The results of my second line of research (Chapter III) suggested the most critical cognitive process in the pointing task is imagining their facing orientation before estimating target directions. Spatial perspective-taking ability is related to this orientation ability, which is the ability to imagine how a landmark or scene would appear from a perspective different from one’s current physical viewpoint. Importantly, in daily life, navigation takes place in a three-dimensional (3D) space; consulting maps for navigation involves the movement of human bodies through space, and people often need to map the perspective indicated by a top-down, external representation to their current surroundings to guide their movements to goal locations.

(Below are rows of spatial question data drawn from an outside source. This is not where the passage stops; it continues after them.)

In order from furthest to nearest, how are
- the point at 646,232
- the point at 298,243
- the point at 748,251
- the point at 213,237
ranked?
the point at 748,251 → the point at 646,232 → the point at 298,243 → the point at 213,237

In the third line of research (Chapter IV), I developed a viewpoint transformation task (iVTT) using immersive virtual reality (VR) technology. In the iVTT, people physically walked to a goal location in a virtual environment, using a first-person perspective, after taking the perspective indicated by a map. Comparing this task with a computerized version of a popular paper-and-pencil perspective-taking task (SOT: Spatial Orientation Task), the results indicated that the SOT is highly correlated with angle production error but not distance error in the iVTT. Overall angular error in the iVTT was higher than in the SOT. People utilized intrinsic body axes (front/back axis or left/right axis) similarly in the SOT and the iVTT, although there were some minor differences. These results suggest that the SOT and the iVTT capture common variance and cognitive processes, but are also subject to unique sources of error caused by different cognitive processes. The iVTT provides a new immersive VR paradigm to study perspective-taking ability in a space encompassing human bodies, and advances our understanding of perspective taking in the real world.
These studies, as a whole, show that navigation ability is multifaceted. How task-specific and environment-specific variances influence individual differences in large-scale spatial thinking calls for more systematic research. Analyses of psychometric properties, largely under-reported in spatial cognition, can advance our understanding of individual differences and cognitive processes for complex spatial tasks.